Turner would be tried and hanged after he was caught.
Nat Turner’s terrorist actions had effectively delayed emancipation.
Buchanan argued that “If the Virginia General Assembly votes to replace Robert E. Lee in the U.S. Capitol with a statue of Nat Turner, it will not be the unifying event Wexton imagines.”
However, things are getting heated on other fronts.
On January 20th, there will be a “Lobby Day” at the Assembly, where thousands of gun advocates will gather in Richmond to protest Northam and his new Democrat majority’s gun control proposals.
BLP reported that about 91 counties have created “Second Amendment sanctuaries” where local authorities are expected to not enforce prospective infringements on the Second Amendment by the state legislature.
The Washington Post wrote:
Virginia is a former Confederate State with strong rural traditions and lax gun laws. Guns represent the strongest, reddest line against the demographic changes that have seen Old Dominion voters usher in a new era of Democratic leadership in recent elections.
A Nevada-based group called the Oath Keepers said it is sending training teams to help form posses and militia in Virginia. The leader of a Georgia militia called Three Percent Security Force has posted videos and calls to arms on Facebook, urging ‘patriots’ to converge on Richmond.

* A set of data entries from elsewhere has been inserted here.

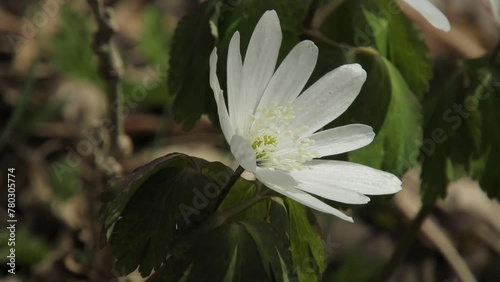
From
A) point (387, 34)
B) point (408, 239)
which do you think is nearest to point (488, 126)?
point (387, 34)

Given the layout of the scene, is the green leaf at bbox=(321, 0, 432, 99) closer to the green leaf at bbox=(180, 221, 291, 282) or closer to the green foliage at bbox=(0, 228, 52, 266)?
the green leaf at bbox=(180, 221, 291, 282)

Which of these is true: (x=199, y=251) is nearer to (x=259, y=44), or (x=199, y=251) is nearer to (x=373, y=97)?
(x=259, y=44)

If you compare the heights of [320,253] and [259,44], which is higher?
[259,44]

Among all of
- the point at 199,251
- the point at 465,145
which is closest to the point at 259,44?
the point at 199,251

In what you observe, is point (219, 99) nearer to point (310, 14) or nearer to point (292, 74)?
point (292, 74)

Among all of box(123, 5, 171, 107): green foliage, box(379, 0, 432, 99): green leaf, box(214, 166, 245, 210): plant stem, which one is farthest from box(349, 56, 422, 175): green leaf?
box(123, 5, 171, 107): green foliage

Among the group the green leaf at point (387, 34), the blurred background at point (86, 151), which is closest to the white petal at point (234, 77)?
the green leaf at point (387, 34)
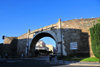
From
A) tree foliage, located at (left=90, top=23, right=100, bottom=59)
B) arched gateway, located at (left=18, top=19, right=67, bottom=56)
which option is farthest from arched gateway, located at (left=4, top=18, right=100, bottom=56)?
tree foliage, located at (left=90, top=23, right=100, bottom=59)

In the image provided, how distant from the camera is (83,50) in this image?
80.0ft

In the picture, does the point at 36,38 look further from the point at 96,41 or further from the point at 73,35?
the point at 96,41

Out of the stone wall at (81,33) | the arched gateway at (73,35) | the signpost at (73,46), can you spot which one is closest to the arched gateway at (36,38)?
the arched gateway at (73,35)

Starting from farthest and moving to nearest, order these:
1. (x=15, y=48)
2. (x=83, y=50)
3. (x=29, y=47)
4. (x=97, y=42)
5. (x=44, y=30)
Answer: (x=15, y=48) < (x=29, y=47) < (x=44, y=30) < (x=83, y=50) < (x=97, y=42)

It’s not just guns and history that Virginians are divided over.
Last year, Northam voiced his support for abortion through the first nine months of pregnancy. He took it a step further by supporting abortion even if it was unsuccessful.
Northam made his views about the rights of the unborn clear:
(Third trimester abortions are) done in cases where there may be severe deformities. There may be a fetus that’s nonviable. So in this particular example, if a mother is in labor, I can tell you exactly what would happen. … The infant would be delivered. The infant would be kept comfortable. The infant would be resuscitated if that’s what the mother and the family desired. And then a discussion would ensue between the physicians and the mother.
Political tensions are so high in Virginia that Buchanan believes “a new secession is underway” because “Virginians are separating from each other over issues as deep and divisive — such as who can take innocent life and when — as those that divided us in 1861.”
Although calls for secession will likely not morph into anything concrete in the short-term, Virginia is clearly politically polarized at the moment.
The 2020 session of the Virginia General Assembly will be a heated affair no matter how we look at it.